Face à ses homologues, dont Mswati III, le chef de l’État gabonais a présenté le pré-rapport du Sommet des affaires, mettant en lumière les priorités stratégiques identifiées lors des échanges entre acteurs publics et privés.
Rompre avec les économies de rente
Dans un contexte international marqué par des crises multiples et des mutations technologiques accélérées, Brice Clotaire Oligui Nguema a appelé les États membres à dépasser les modèles fondés sur l’exportation de matières premières.
Il a ainsi plaidé pour des économies orientées vers la transformation locale, la production industrielle et l’innovation. Une orientation qui vise à renforcer la souveraineté économique des pays de l’OEACP et à créer davantage de valeur ajoutée sur les territoires.
Le secteur privé au cœur de la transformation
Autre axe majeur défendu par le président gabonais : le rôle central du secteur privé.
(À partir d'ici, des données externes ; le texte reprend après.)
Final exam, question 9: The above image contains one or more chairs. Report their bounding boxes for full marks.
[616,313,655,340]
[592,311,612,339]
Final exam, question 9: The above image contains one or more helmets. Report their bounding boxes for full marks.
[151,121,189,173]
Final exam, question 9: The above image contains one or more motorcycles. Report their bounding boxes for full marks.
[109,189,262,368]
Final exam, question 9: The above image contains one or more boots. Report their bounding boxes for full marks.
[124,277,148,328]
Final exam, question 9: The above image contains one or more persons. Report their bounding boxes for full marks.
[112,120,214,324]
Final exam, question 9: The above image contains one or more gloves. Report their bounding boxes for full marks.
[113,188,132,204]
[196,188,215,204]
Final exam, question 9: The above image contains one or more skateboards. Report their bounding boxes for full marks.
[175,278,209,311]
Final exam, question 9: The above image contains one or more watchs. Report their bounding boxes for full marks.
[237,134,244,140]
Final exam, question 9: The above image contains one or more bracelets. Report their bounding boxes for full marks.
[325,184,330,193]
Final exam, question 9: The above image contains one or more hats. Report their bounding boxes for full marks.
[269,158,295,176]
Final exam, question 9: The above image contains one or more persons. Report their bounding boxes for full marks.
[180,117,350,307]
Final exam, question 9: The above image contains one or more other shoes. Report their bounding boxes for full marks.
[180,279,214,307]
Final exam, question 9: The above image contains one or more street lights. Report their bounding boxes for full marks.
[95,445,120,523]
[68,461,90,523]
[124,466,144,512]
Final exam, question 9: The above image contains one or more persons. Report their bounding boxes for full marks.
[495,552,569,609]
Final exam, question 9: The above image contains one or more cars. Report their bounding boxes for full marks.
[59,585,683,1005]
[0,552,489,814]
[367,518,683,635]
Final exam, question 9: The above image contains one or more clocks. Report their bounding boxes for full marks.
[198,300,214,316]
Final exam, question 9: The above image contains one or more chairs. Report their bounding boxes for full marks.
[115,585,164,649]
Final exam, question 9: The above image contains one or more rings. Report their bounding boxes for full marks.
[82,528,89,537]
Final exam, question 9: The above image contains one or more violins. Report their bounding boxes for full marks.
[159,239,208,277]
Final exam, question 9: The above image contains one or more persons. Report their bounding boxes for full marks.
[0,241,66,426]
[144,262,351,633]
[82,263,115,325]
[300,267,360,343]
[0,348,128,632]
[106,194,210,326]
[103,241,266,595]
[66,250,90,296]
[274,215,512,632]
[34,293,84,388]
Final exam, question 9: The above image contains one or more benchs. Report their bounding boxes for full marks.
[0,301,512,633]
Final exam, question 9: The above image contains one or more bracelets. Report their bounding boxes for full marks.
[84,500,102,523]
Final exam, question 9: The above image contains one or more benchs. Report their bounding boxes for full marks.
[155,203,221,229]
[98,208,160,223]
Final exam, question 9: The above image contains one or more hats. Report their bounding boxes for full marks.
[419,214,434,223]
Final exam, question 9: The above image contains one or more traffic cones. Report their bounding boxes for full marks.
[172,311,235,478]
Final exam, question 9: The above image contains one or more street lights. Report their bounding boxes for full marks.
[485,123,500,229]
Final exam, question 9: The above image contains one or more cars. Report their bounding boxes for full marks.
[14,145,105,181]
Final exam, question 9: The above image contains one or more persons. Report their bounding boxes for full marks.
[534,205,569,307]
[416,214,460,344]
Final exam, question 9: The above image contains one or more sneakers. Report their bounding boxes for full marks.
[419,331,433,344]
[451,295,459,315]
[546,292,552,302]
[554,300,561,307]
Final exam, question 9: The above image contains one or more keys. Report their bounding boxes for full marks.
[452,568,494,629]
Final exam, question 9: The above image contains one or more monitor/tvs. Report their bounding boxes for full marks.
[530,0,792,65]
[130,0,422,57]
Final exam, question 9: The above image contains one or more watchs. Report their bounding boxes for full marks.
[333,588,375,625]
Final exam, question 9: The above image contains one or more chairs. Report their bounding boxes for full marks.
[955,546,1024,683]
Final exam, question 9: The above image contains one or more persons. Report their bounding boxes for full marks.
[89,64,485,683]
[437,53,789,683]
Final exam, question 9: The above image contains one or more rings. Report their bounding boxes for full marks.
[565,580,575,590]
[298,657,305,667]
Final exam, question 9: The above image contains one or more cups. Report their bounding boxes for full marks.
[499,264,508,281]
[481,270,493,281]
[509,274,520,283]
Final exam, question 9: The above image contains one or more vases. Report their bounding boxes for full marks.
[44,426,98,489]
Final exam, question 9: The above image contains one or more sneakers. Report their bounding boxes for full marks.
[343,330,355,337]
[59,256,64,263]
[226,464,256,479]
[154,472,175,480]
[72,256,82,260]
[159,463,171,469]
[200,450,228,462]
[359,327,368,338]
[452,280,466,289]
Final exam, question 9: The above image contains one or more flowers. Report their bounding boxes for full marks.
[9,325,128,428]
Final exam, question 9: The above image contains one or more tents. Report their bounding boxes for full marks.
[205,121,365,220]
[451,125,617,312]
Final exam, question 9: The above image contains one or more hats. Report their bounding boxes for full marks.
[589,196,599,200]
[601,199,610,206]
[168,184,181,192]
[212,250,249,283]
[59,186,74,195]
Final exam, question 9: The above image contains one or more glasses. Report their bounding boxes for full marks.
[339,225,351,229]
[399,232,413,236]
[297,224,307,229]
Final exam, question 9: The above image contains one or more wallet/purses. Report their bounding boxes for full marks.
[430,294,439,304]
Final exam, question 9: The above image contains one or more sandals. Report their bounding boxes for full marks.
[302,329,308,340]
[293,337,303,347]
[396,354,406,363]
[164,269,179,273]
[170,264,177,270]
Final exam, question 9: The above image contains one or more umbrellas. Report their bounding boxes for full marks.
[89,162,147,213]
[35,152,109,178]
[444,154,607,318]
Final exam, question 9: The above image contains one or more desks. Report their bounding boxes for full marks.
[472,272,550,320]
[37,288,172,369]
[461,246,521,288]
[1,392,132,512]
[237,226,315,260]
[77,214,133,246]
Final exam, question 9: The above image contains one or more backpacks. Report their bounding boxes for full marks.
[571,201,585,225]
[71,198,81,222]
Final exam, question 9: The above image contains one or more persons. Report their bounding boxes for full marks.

Selon lui, la croissance durable passe par un « nouveau pacte de confiance » entre les États et les acteurs économiques.
Ce pacte devrait reposer sur la stabilité des cadres réglementaires, la prévisibilité des politiques publiques et une culture de performance. Une approche qui traduit une volonté d’attirer davantage d’investissements et de dynamiser les économies nationales.
Trois priorités stratégiques dégagées
Les travaux du Sommet des affaires ont permis d’identifier trois axes prioritaires : l’accélération de l’industrialisation et de la transformation locale des ressources, le développement du numérique et de l’innovation, ainsi que le renforcement des mécanismes de financement des PME, notamment en faveur des jeunes et des femmes.
À ces priorités s’ajoutent des orientations structurantes, telles que la promotion des partenariats public-privé, le renforcement de la coopération Sud-Sud et la mise en place de mécanismes de suivi des engagements.
Une feuille de route pour les années à venir
Ces différentes recommandations ont été intégrées dans la Déclaration finale du Sommet, adoptée par les chefs d’État et de gouvernement sur proposition de Seedy K.M. Keita. Le 11ᵉ Sommet s’achève ainsi sur une volonté affichée de renforcer l’efficacité de l’OEACP et d’orienter son action vers des résultats concrets. Prochaine étape : le 12ᵉ Sommet prévu en 2029, qui sera organisé sous la présidence de la région des Caraïbes.
Pour le Gabon, cette séquence diplomatique confirme une ambition : peser davantage dans les débats économiques internationaux et promouvoir un modèle de développement plus résilient et inclusif.